▸ The input:
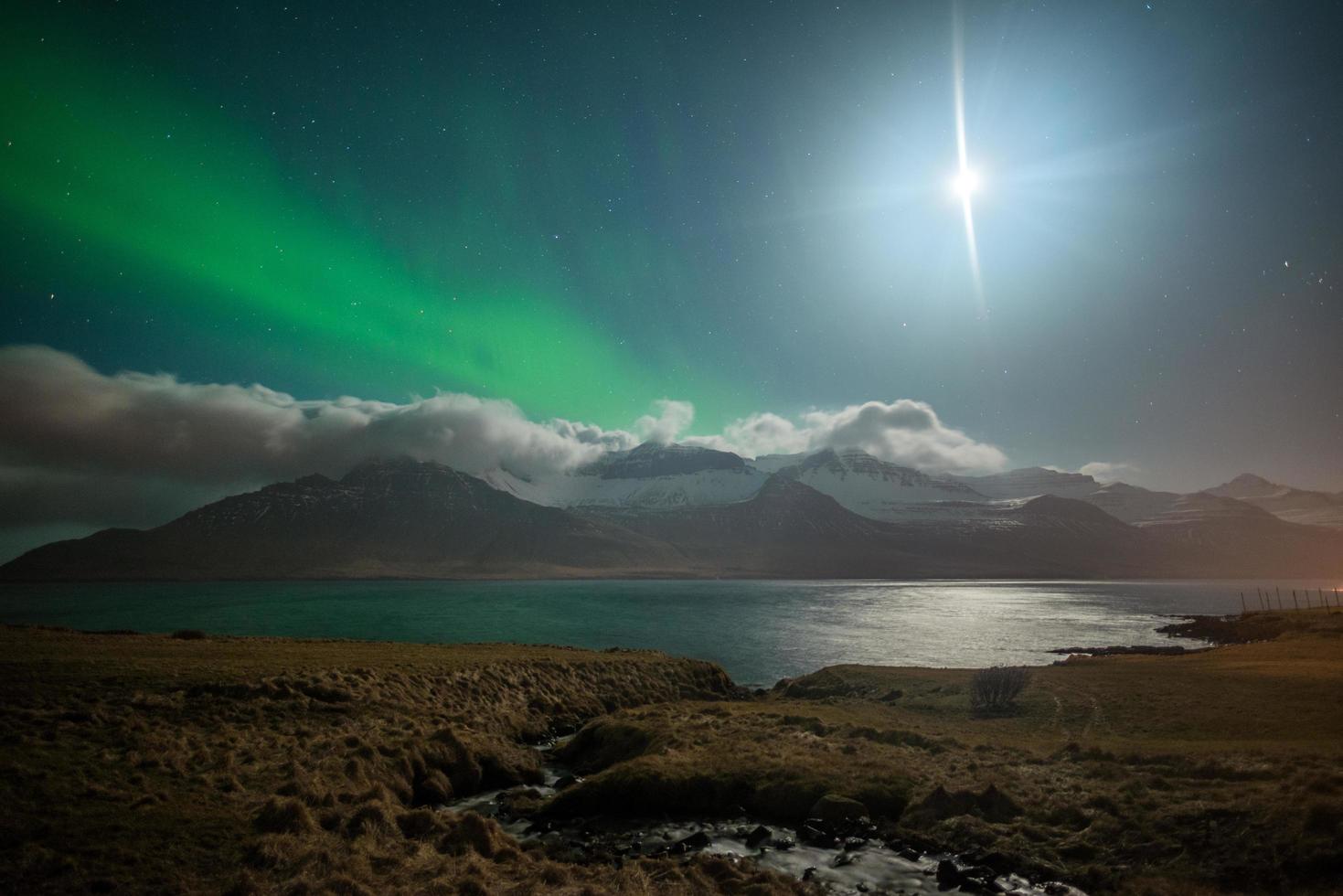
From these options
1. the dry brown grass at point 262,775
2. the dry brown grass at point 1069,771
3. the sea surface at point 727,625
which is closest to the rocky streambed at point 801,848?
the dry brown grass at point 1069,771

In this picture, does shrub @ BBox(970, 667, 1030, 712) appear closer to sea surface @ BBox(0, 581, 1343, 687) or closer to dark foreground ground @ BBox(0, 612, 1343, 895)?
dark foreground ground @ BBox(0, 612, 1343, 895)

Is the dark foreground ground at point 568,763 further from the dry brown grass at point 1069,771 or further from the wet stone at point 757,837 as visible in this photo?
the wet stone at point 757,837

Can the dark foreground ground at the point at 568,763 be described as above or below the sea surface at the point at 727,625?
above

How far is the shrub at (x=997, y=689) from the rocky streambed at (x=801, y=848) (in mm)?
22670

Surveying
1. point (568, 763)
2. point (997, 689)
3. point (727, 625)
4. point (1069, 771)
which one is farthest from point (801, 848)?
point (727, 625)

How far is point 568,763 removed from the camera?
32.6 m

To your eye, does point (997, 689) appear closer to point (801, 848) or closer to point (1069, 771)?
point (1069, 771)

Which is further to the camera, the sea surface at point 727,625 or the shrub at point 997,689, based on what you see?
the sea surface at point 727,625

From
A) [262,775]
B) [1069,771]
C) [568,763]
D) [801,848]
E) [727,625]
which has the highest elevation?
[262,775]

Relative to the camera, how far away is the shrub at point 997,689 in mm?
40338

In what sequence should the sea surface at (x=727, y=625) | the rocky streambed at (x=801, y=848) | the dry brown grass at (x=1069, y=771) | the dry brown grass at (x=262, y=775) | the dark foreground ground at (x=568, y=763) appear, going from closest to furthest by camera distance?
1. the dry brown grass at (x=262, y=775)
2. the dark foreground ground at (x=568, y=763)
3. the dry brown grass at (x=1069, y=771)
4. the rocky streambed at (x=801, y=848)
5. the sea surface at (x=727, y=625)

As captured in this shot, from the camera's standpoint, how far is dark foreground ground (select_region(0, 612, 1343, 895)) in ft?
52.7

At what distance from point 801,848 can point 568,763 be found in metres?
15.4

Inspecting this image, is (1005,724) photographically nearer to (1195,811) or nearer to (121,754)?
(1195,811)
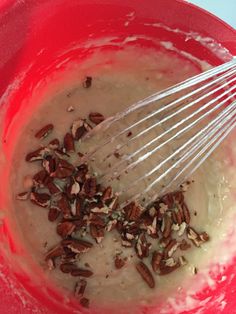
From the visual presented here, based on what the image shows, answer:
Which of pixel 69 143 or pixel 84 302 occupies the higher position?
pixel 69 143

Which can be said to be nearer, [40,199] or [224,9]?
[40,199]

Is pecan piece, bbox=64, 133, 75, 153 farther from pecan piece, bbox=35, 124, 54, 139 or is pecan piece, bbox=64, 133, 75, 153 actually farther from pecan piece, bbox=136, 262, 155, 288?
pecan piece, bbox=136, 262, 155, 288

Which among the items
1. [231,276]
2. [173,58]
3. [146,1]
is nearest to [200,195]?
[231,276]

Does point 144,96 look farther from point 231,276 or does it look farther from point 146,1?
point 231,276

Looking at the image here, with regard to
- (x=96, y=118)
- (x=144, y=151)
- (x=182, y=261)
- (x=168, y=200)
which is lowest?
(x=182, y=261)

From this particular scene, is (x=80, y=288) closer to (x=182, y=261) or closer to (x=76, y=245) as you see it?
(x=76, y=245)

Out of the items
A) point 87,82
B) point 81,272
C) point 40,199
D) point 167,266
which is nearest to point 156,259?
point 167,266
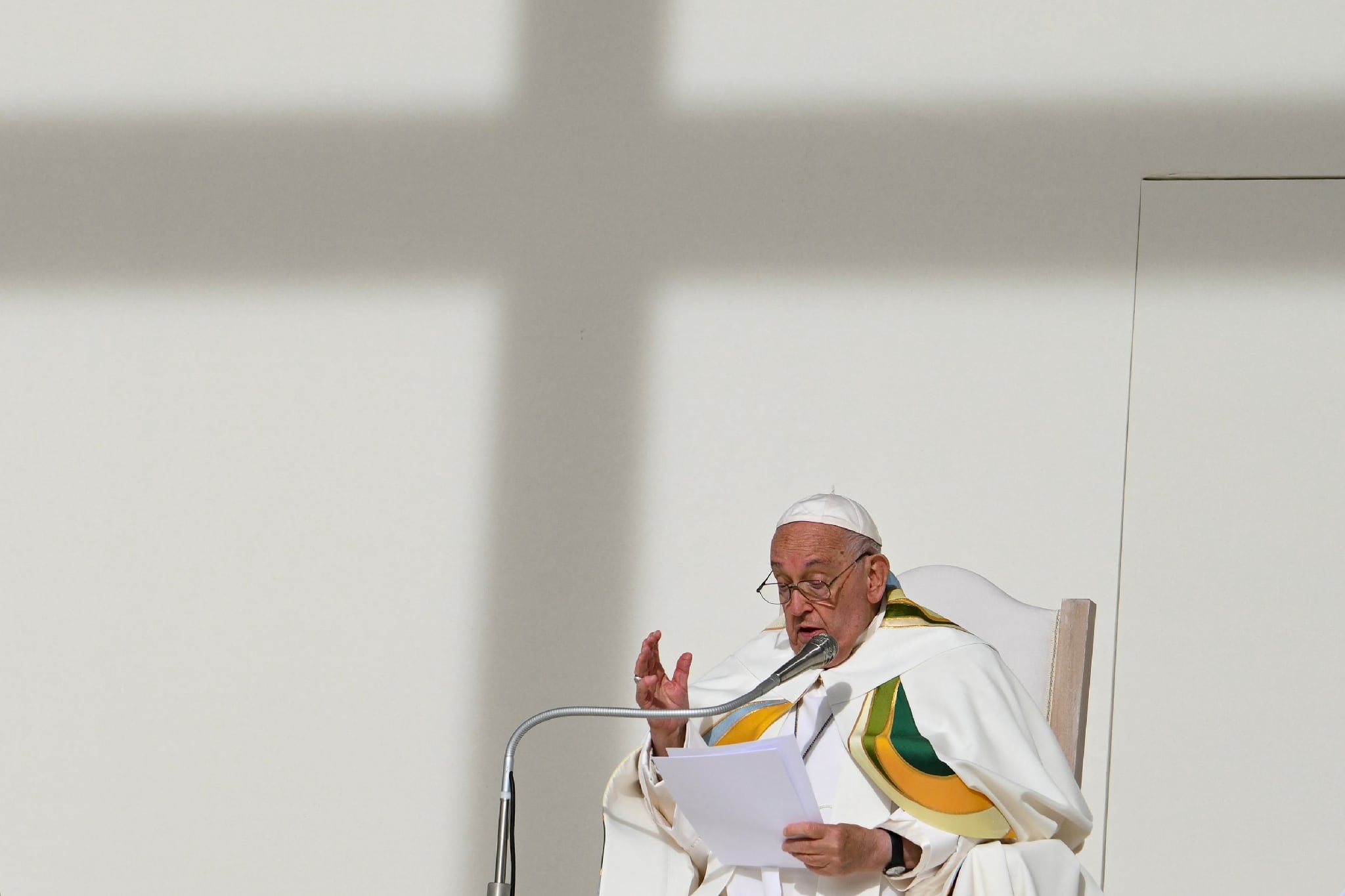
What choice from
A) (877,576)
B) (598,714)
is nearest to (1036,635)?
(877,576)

...

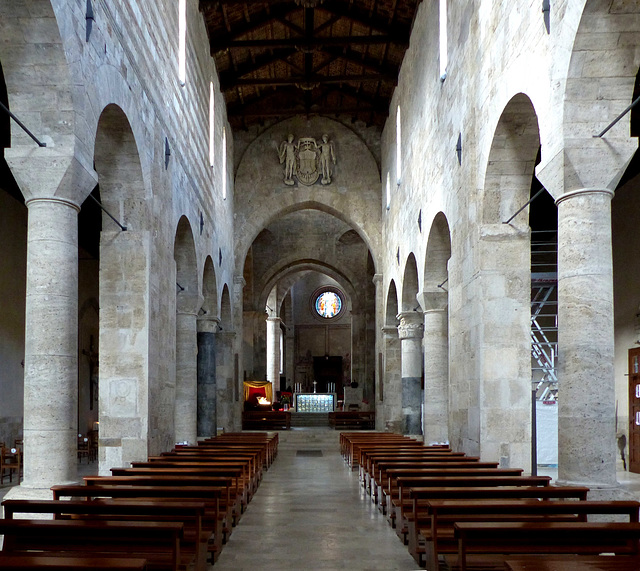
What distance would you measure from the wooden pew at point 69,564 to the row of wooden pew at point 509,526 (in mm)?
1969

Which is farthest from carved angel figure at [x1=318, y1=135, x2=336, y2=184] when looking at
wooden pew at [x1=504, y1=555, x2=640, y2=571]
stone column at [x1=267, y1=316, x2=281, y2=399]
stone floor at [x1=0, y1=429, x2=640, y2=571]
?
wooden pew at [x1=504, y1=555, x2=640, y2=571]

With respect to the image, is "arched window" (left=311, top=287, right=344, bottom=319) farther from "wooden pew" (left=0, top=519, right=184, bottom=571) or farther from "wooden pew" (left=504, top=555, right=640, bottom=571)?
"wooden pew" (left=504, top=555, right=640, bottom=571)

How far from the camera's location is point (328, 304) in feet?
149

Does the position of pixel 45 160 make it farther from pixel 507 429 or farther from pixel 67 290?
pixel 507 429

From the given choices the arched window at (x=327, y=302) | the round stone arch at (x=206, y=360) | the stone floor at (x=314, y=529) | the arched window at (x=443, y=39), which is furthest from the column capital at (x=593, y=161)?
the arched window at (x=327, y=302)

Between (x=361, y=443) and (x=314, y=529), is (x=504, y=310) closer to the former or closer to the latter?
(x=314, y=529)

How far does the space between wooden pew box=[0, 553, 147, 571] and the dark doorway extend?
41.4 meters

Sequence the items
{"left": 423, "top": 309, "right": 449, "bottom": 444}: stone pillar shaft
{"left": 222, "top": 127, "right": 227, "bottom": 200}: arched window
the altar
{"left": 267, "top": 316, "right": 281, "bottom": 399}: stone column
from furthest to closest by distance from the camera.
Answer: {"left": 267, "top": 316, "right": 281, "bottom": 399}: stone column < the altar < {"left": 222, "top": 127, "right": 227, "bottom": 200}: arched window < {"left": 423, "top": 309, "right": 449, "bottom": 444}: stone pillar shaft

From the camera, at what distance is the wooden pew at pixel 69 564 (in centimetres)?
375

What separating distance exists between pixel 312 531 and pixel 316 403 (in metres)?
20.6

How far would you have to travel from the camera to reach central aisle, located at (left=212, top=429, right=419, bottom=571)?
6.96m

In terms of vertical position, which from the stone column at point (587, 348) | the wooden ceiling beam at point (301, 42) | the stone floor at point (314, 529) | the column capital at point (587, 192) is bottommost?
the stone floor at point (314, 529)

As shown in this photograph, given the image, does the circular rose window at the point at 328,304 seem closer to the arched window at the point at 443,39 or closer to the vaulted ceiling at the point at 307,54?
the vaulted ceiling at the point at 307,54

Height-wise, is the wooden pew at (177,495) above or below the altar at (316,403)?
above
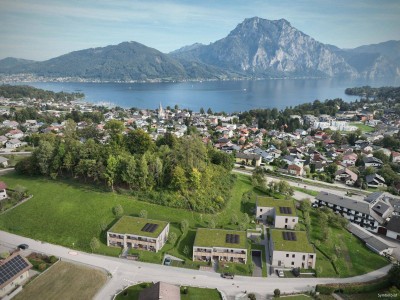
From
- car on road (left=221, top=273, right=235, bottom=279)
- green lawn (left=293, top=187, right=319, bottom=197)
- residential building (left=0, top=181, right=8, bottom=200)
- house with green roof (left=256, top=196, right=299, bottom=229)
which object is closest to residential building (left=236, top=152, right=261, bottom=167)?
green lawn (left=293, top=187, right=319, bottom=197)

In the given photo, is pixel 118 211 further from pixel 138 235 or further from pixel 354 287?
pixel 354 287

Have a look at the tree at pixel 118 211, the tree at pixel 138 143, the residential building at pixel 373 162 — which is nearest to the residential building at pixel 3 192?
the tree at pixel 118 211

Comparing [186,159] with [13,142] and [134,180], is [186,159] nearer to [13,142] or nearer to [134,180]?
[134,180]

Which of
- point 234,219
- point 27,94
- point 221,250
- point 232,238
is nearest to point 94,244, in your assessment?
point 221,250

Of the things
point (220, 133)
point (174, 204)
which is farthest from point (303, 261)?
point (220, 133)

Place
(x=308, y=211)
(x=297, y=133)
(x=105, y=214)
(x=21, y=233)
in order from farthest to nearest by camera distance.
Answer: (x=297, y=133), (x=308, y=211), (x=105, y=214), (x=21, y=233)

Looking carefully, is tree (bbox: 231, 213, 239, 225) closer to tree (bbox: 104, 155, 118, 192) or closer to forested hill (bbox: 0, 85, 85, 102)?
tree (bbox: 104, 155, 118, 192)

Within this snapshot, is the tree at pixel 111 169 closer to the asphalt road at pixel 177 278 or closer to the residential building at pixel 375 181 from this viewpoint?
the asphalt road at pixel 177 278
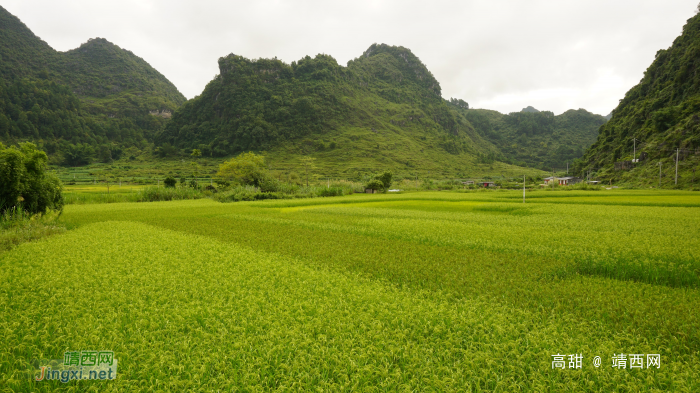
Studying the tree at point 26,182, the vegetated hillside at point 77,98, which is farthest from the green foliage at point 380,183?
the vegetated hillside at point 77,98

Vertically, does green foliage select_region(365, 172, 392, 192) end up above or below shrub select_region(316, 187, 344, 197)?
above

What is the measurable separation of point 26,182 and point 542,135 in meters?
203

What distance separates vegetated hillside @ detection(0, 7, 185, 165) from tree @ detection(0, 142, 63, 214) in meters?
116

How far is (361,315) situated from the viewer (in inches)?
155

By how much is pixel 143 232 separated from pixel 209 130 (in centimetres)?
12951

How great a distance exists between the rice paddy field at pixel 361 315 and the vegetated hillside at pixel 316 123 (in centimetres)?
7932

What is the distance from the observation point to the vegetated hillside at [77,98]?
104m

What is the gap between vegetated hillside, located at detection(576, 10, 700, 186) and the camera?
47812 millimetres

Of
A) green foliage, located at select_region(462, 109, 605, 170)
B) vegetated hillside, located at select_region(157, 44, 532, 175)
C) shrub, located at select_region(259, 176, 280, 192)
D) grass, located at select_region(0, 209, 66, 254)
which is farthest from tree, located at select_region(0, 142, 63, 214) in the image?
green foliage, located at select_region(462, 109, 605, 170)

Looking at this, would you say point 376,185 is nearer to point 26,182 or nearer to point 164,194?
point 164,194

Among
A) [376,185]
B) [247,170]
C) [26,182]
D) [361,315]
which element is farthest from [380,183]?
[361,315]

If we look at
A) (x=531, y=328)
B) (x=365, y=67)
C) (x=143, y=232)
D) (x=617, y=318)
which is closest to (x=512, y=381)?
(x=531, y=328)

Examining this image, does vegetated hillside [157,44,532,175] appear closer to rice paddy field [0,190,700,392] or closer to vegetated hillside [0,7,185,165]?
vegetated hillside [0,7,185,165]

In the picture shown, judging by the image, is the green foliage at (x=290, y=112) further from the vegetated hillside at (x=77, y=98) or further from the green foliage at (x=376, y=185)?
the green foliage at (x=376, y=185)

▸ Stated goal:
Please state how many lines in the rows above contain the string "shaft". Reply with the number alone.

▸ The output:
2